This interview has been edited and condensed for clarity.
Q: What inspired you to return to tennis this year after taking a break last season?
A: Being away from tennis for a long period of time is what inspired me to come back to the high school team this year. After I decided not to play during my junior year, I started to slowly hate tennis. It became a chore for me to do, and I felt miserable every time I stepped on the court. When I joined the track team during 2nd semester, I would go 7-8 weeks without playing tennis. At first, it was a relief to have a break. I was able to focus on other aspects of my life such as my family, my friends, and my hobbies. Once track season wrapped up in May, I found myself itching to get back on court. Having that drive was what ultimately led me to come back for the season this year because I knew if I didn’t play for my senior year, I would regret it for the rest of my life.
Q: What challenges did you face in your return to the sport, and how did you overcome them?
A: Tennis is a mental sport, and the mental aspect of it has always been a challenge for me. When I was 100% sure I was returning to the team this year, I had an overwhelming feeling of pressure to do well. However, not a lot of people knew how long I’d taken a break from tennis for. I worked a lot throughout the summer and every time I wasn’t on court training, there were thoughts in the back of my mind about how I wasn’t going to be good enough. Having this kind of mentality is the exact opposite of what I needed going into the season, but my sister and my coach were people I went to when I felt overwhelmed with stress and nerves. My sister has always been someone I looked up to in the sports world because of her incredible talent and success she has had in softball. I have always admired the way she believed in herself and the confidence she had when going into her games. Before she left for college, we talked about my mentality about returning to tennis and she always reminded me that there was no pressure on me and that tennis is something I had always enjoyed doing. My coach has been there for me since I was 12, when he first met me. He has been my number one supporter, even in times when I didn’t believe in myself. From the second I decided to come back, he knew I was worried about it and made sure to keep me at ease about the whole situation. Every time we talked about it, he would check in on me and remind me of how exciting it was that I was coming back. Having this support from two of my closest people is what allowed me to overcome the mental struggles I had with returning to tennis.
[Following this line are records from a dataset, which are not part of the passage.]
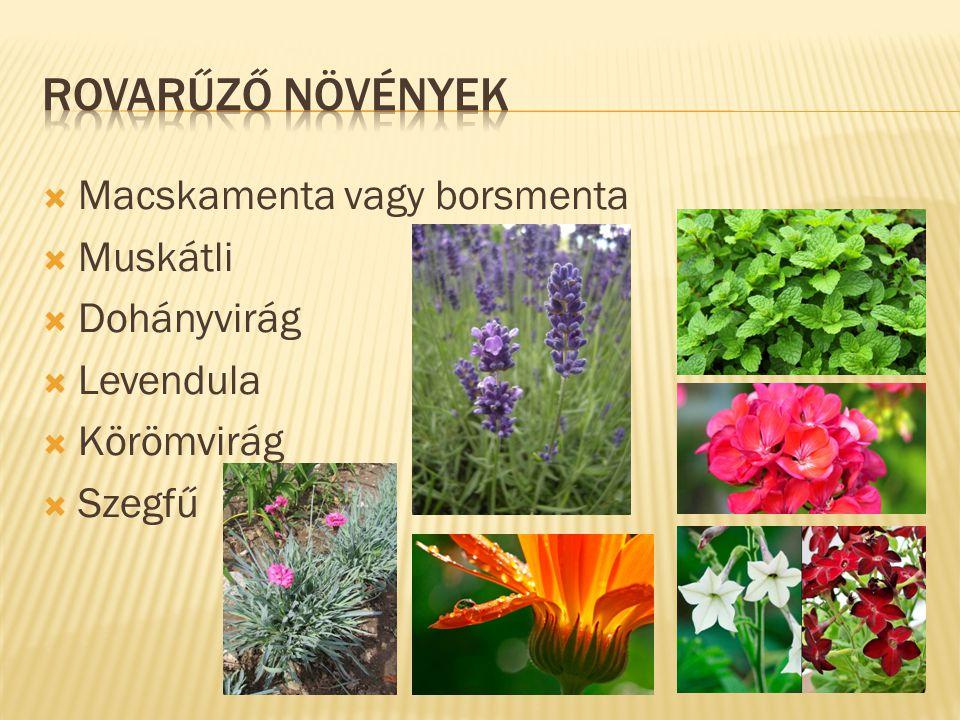 Rovarűző növények Macskamenta vagy borsmenta Muskátli Dohányvirág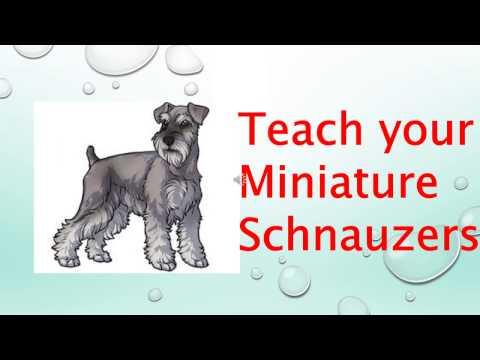 Miniature Schnauzers | How to train a Miniature Schnauzers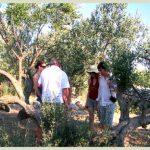 Olive tour on Solta island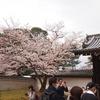 醍醐の桜!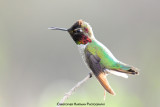 Anne's Hummingbird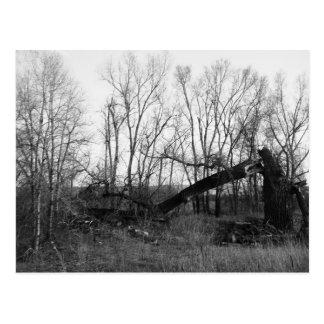 B&W - Dead & Broken Tree In A Field Postcard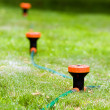 Royalty-Free Stock Photo: Sprinkler system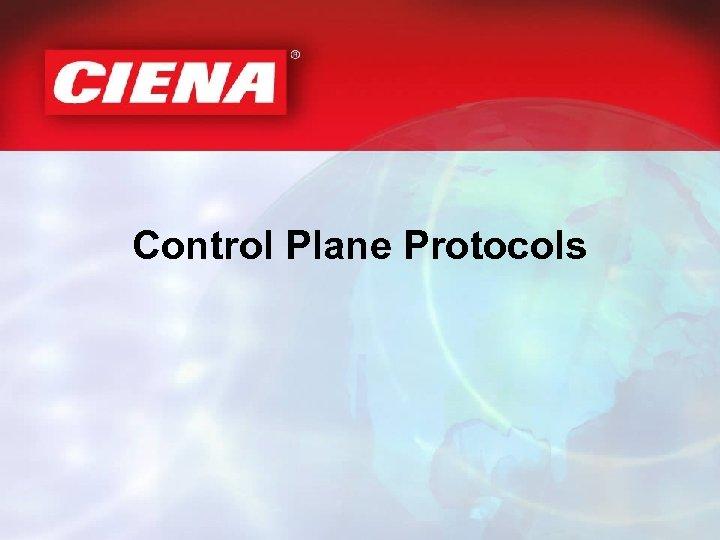 Control Plane Protocols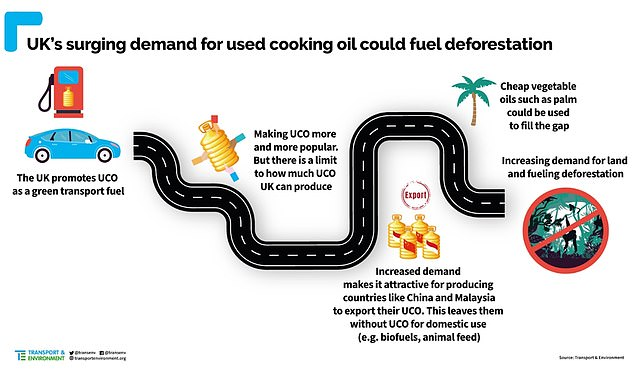 The green transport campaign group claims that the increased demand for used cooking oil from other countries has resulted in an increase in these nations turning to palm oils as a cheaper alternative, which is heavily linked to deforestation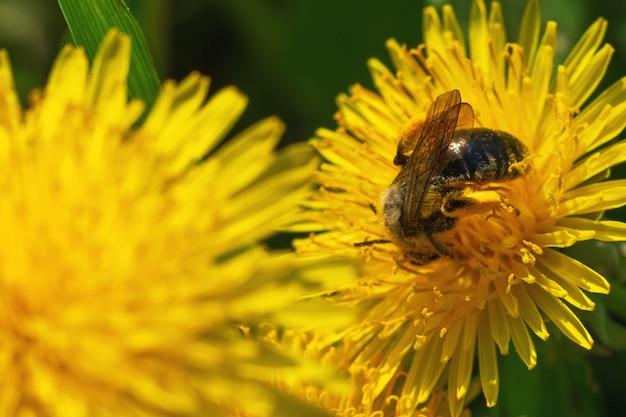 美しい黄色いタンポポと蜂の自然咲く背景。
Q: Who were the key people in your support system that helped you during your comeback?
A: The key people who helped me during my comeback to tennis were my family and my coach. My family and my coach knew how difficult my relationship with tennis had been throughout my junior year, but they never pressured me to feel like I needed to come back for the high school season. Both my family and my coach made me very aware of the fact that they supported me with whatever I ended up choosing. Their biggest concern with the original possibility of me coming back to tennis was that they wanted me to enjoy it, and not be miserable when I stepped on court. Having their support throughout the process of coming back was vital, and I will be forever grateful for all the help they provided me.
Q: What were your goals for this season, and how did you feel about achieving a spot at state?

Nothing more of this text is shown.